══ PAGE EXTRACT ══

Studio 2015 + OCR functionality

"Easily and quickly translate PDFs

It can often be frustrating receiving an image or PDF to translate but the new built in OCR reader in Studio 2015 will make translating PDFs and images much easier, even if they have been created from a scanned document."

"Save a little extra time: Translate scanned PDFs
Working on uneditable PDF documents can be frustrating and timeconsuming. Studio 2015 lets you translate any PDF fie in Studio even if it’s created from a scanned document. The new built-in OCR functionality extracts the text and converts into a translatable file."

...


This is what the SDL advertisement says. But the reality is really, really sad and poor. I tried to convert many German, Czech and Slovak PDF files and the results of the OCR recognition were absolutely unusable! Instead of characters with accents you get some nonsensical characters, there are nonsensical spaces in the middle of the words etc. etc.

Will SDL solve this problem? Did SDL even test this functionality with other languages than English? My colleagues said, the only language OCR works with is English. 

I really feel cheated, because the OCR functionality was one of the TOP features in SDL advertisements. By the way, my 15 years old Version of FineReader gives me better recognition results than Studio 2015. So it is still easier to go the old, complicated way, i.e. convert PDF into TIFF, run the OCR recognition TIFF with FineReader and save the recognized text as a Word file.

The reason why I purchased the Studio 2015 upgrade was this functionality - which does not work yet at all.

I hope I get an answer from SDL people here. I posted a similar text one month ago - with no reaction from SDL.

═══
══ DATA BELOW ══

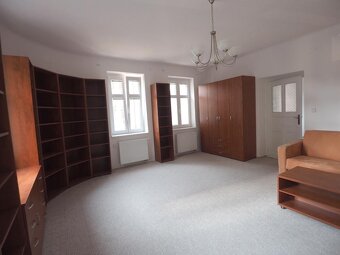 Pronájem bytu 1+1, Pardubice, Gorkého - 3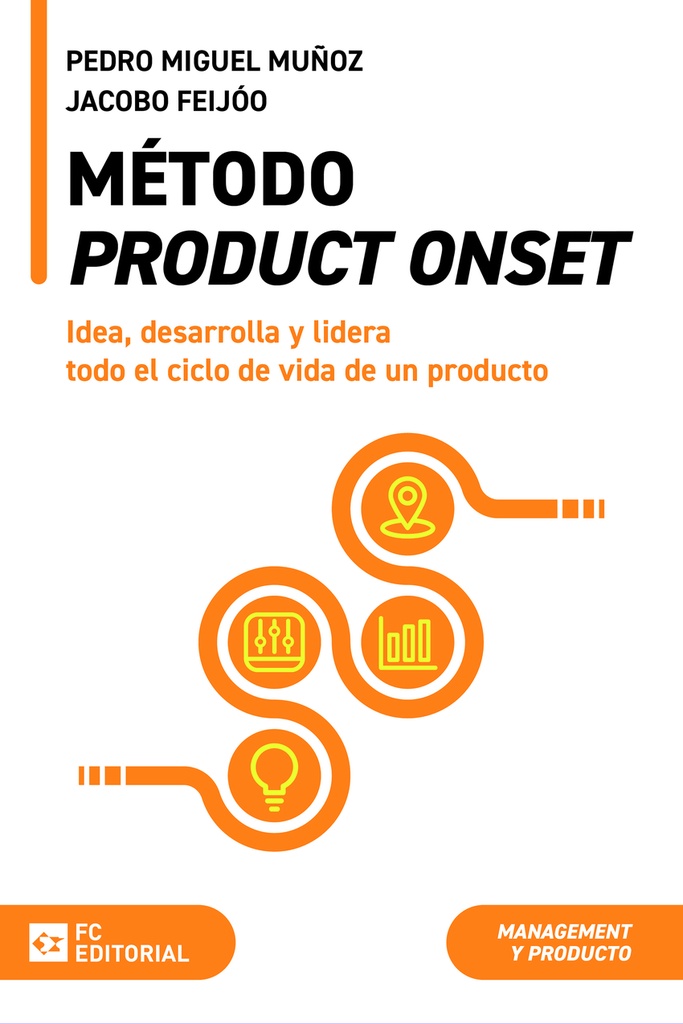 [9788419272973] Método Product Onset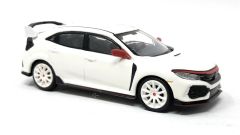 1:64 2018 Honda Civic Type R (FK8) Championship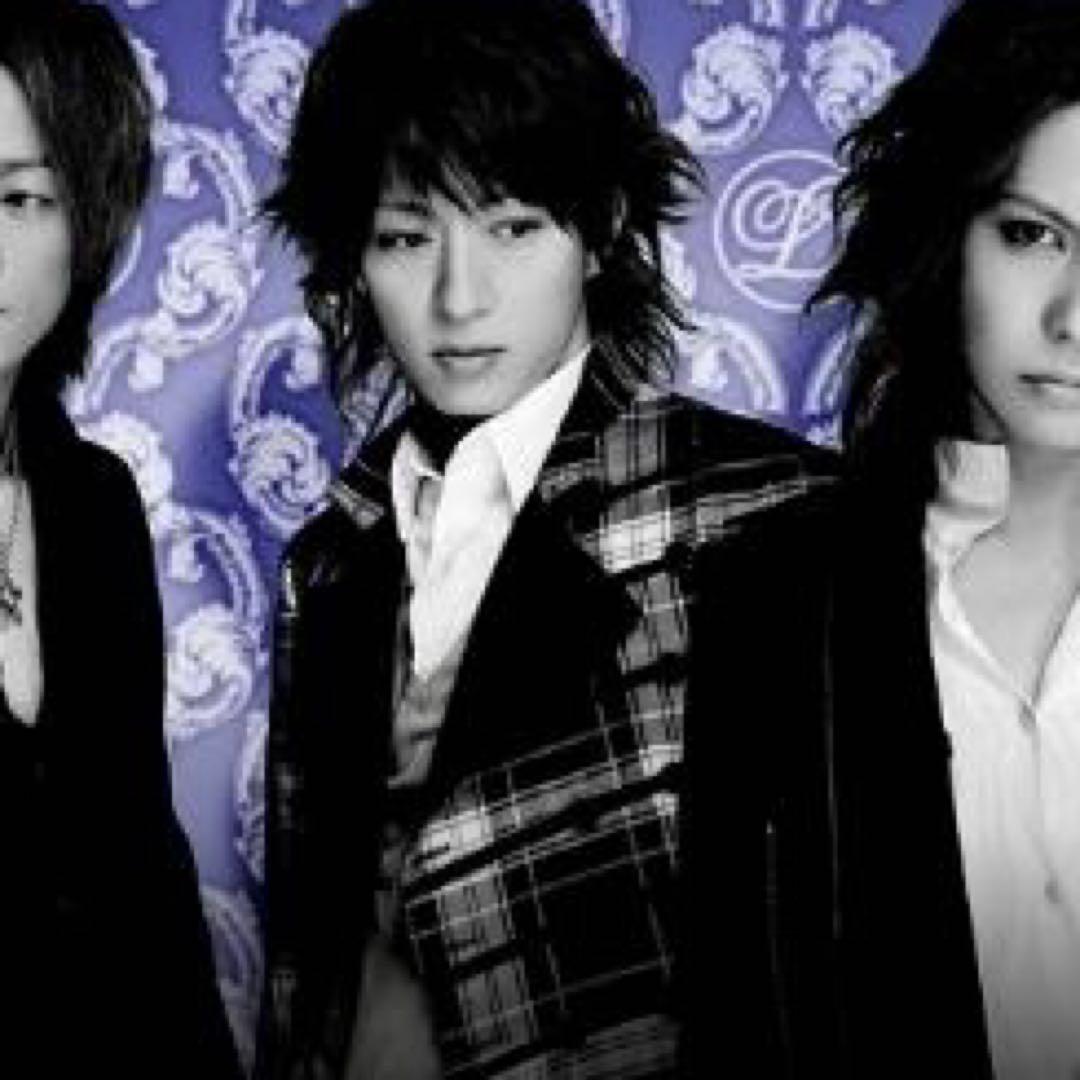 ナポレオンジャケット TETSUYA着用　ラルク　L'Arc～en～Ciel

═══

### ACTION ITEM A:
Answer these from the forum post above about OCR in Studio 2015:
(i) In which languages were the PDF files that the poster tried to convert?
(ii) According to the poster's colleagues, what is the only language the OCR works with?
(iii) Which program, in a version 15 years old, gives the poster better recognition results than Studio 2015?
### ACTION ITEM B:
In the Studio 2015 OCR post, retype the passage that begins at the words "I really feel" and stops after "reaction from SDL.".
### ACTION ITEM C:
Continue the forum post about OCR in Studio 2015, picking up after its last sentence.

### EXPECTED OUTPUT A:
(i) German, Czech and Slovak
(ii) English
(iii) FineReader

### EXPECTED OUTPUT B:
I really feel cheated, because the OCR functionality was one of the TOP features in SDL advertisements. By the way, my 15 years old Version of FineReader gives me better recognition results than Studio 2015. So it is still easier to go the old, complicated way, i.e. convert PDF into TIFF, run the OCR recognition TIFF with FineReader and save the recognized text as a Word file.

The reason why I purchased the Studio 2015 upgrade was this functionality - which does not work yet at all.

I hope I get an answer from SDL people here. I posted a similar text one month ago - with no reaction from SDL.

### EXPECTED OUTPUT C:
Parents
  • Hi Adrian,

    The Studio OCR functionality is based on the Solid Documents engine, which covers 14 languages - including German, but not Czech or Slovak. That explains your frustration with the last two languages.

    The settings at the bottom of the PDF file type are very important when you switch between editable and non-editable PDFs. Please check out a blog post I wrote, which explains these settings.

    In any case, if you work with a lot of scanned PDFs, an up to date version of FineReader would be the way to go. With FineReader, you can select the recognition language, include/exclude images, draw/edit  tables, add words/symbols to custom dictionaries, etc. 

    HTH,

    Emma

  • Hi Emma,
    thanks for your answer an the link - your blog article is very helpful.
    I tried all the different settings before, but nothing works properly, the best way is still my ancient version of FineReader.
    Your answer explains btw. something I should have known before I have purchased the Studio upgrade. The SDL marketing promises something the program can not perform. Where could I get the information about the 14 supported languages? Should I (as a end-user) know an be interested in, on which engine bases a partial functionality of a complex sw product? If the advertisement says "you can work with uneditable pdf files", you usually expect, that you really can work with those files. By the way, the recognition results of German PDF files are poor too, although this language should be supported. And I do not mean the resulting layout, graphics etc. - I mean just the result of a simple OCR text recognition.
    From here I think SDL should say loudly and clearly before you purchase the advertised product: We support only 14 languages - some of them in a debatable quality. Do not expect a wonder, the best way for you is to purchase a product, that really supports PDF.
    As a paying customer I can not agree with Paul, who says " there really isn't anything SDL need to resolve here"...
    In my opinion the SDL marketing promises something the SDL developers can not / do not want to realize.
    Best regards,
    Adrian
  • Unknown said:

    In my opinion the SDL marketing promises something the SDL developers can not / do not want to realize.

    Adrian

    Let me just clarify that the SDL developers are not part of the game here because the PDF module is a third-party product (Solid PDF Converter), for which SDL bought a license to be able to incorporate it into Studio. It has not been developed by SDL.

    Walter

  • Hi Adrian,

    The extreme OCR functionality, in any language even scanned, that you feel SDL Trados Studio 2015 should be capable of was never promised to we who beta tested the product, or we would have challenged it if we found the functionality to be less than expected.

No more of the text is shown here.